As a file: snippets/basic2.py

basic3.py

# before we venture into machine land, we really should talk about
# lists, dicts, loops and functions

item = True
my_list = ['contains', 5, 'different', 'items like', item]
my_tuple = ('contains', 4, 'immutable', 'things')
my_list_from_tuple = list(my_tuple) + ['now mutable!']  # lists can be concatenated too
print(my_list_from_tuple, len(my_list_from_tuple))
# let's correct the number of items then
my_list_from_tuple[1] = len(my_list_from_tuple)
print(my_list_from_tuple)

# lists are indexed starting with 0. and they can be sliced
print(my_list[2:4])
print(my_list[2:])
print(my_list[:3])
print(my_list[1:2])  # isn't this a bit silly, as we could just use my_list[1] then?
print(my_list[1])    # hm ... see the difference?

# lists can be extended
print('extending my_list')
my_list.append('something')
my_list.extend([1, 2, 3])
my_list.insert(2, '(number is actually incorrect)')
print(my_list)

# and we can update single or multiple items
print('updating my_list')
my_list[1] = len(my_list)  # we've already seen this above
my_list[2:5] = ['(now correct)', 'very different', 'items']
my_list[7:] = [42, 10]  # this replaces part of the list with another (shorter) list
print(my_list)

# and we can also specifically delete items
print('deleting from my_list')
my_list.remove(10)
popped_item = my_list.pop(4)
print(f'popped_item: {popped_item} ; the list now looks like: {my_list}')
del my_list[1]
print(my_list)
my_list.clear()
print(my_list)
#del my_list
print(my_list)  # well, this should throw an error, becaus the list is gone now
# so remove the last line, before you move on to explore dictionaries
# and take a look at those many other aweseom list methods:
# https://www.w3schools.com/python/python_lists_methods.asp


my_dict = {'name': 'jackie', 'xp': 42, 'zombie': True}  # after such a speed run, what did you expect?
print(my_dict)
print(my_dict['name'])

# dicts contain key:value pairs. the values can also be dicts
my_dict = {
    'name': 'jackie',
    'data': {
        'xp': 42,
        'zombie': True,  # machine braaaaaains!
    },
}
print(my_dict)
print(my_dict['data'])
print(type(my_dict['data']))
print(my_dict['data']['zombie'])
print(my_dict.get('name'))  # a different way to access 
print(my_dict.get('something'))  # because my_dict['something'] would through an error

print('\nsome more ways to access dict keys and values:')
print(my_dict.values())
print(my_dict.keys())
print(my_dict.items())

print('\nadding and changing dict items')

--- Record set ---
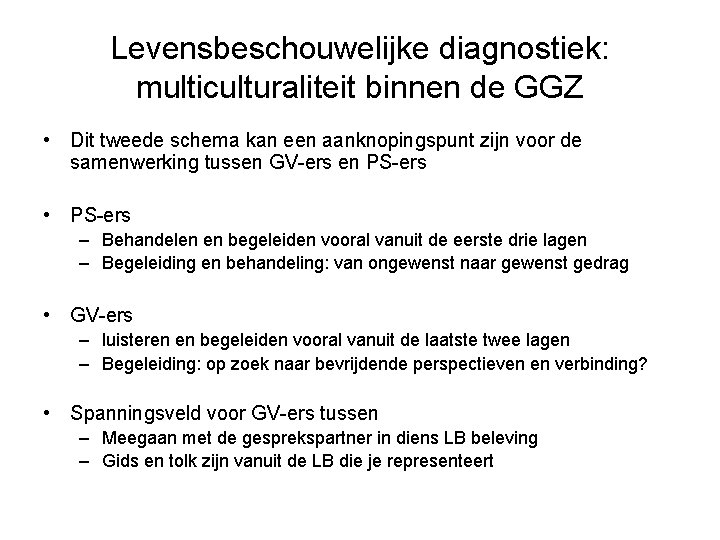 Levensbeschouwelijke diagnostiek: multiculturaliteit binnen de GGZ

• Dit tweede schema kan een aanknopingspunt zijn voor de samenwerking tussen GV-ers en PS-ers

• PS-ers
– Behandelen en begeleiden vooral vanuit de eerste drie lagen
– Begeleiding en behandeling: van ongewenst naar gewenst gedrag

• GV-ers
– luisteren en begeleiden vooral vanuit de laatste twee lagen
– Begeleiding: op zoek naar bevrijdende perspectieven en verbinding?

• Spanningsveld voor GV-ers tussen
– Meegaan met de gesprekspartner in diens LB beleving
– Gids en tolk zijn vanuit de LB die je representeert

--- Activities ---
1 – In the Python tutorial on lists and dicts, starting from what number are lists indexed?
2 – Please carry on the Python tutorial on lists and dicts, starting right after its last line.

--- Written responses ---
1 – Lists are indexed starting with 0.

2 –
my_dict['name'] = 'mafalda'
my_dict['data']['zombie'] = False
my_dict['a_new_key'] = 'a new value'  # adding something is easy as that
print(my_dict)
# but we can update (change/add) several key-value-pairs at once too
my_dict.update({'name': None, 'data': 'useless', 'hidden_gem': True})
print(my_dict)

print('\ndeleting works similar to lists')
popped_item = my_dict.pop('a_new_key')
print(f'popped_item: {popped_item} ; the dict now looks like: {my_dict}')
del my_dict['hidden_gem']
print(my_dict)
my_dict.clear()
print(my_dict)
#del my_dict
print(my_dict)
# well, this is same as with lists, same as with everything actually.
# if you delete it, it's gone. so fix this before you continue.
# also check out all of those dictionary methods:
# https://www.w3schools.com/python/python_dictionaries_methods.asp

print('\nOk, now, finally it is time to do some looping')
print("We'll loop through lists and dicts just for the fun of it")

my_list = ['contains', 5, 'different', 'items', True, 0.0, 1.234, False, None, {}, [], '']
for item in my_list:
    print('We now can do stuff with', item)
    if type(item) == str:
        print(f'This item is a string and of {len(item)} length.\n')
    elif type(item) == int:
        print('This item is an int:', item, '\n')
    else:
        output = 'This item appears to be something else.'
        if item:
            output += ' It looks like to be a truthy one.'
        else:
            output += ' Totally falsy of course.'
        print(output + '\n')
# here our loop ends

print('Looping through dicts works quite similarly')
my_dict = {'name': 'jackie', 'xp': 42, 'zombie': True, 'data': {'some': 'thing'}}
for key in my_dict:
    print('Currently at key', key, 'which has the value', my_dict[key])
# but sometimes it is more convenient to get the key and value as separate variables in the loop
for key, value in my_dict.items():
    print(f'In this loop we can access {key} and directly get {value}.')
    if type(value) == dict:
        print('A dict in a dict?!? Are you nuts? I wont look at this any further.')
    else:
        print('Boring')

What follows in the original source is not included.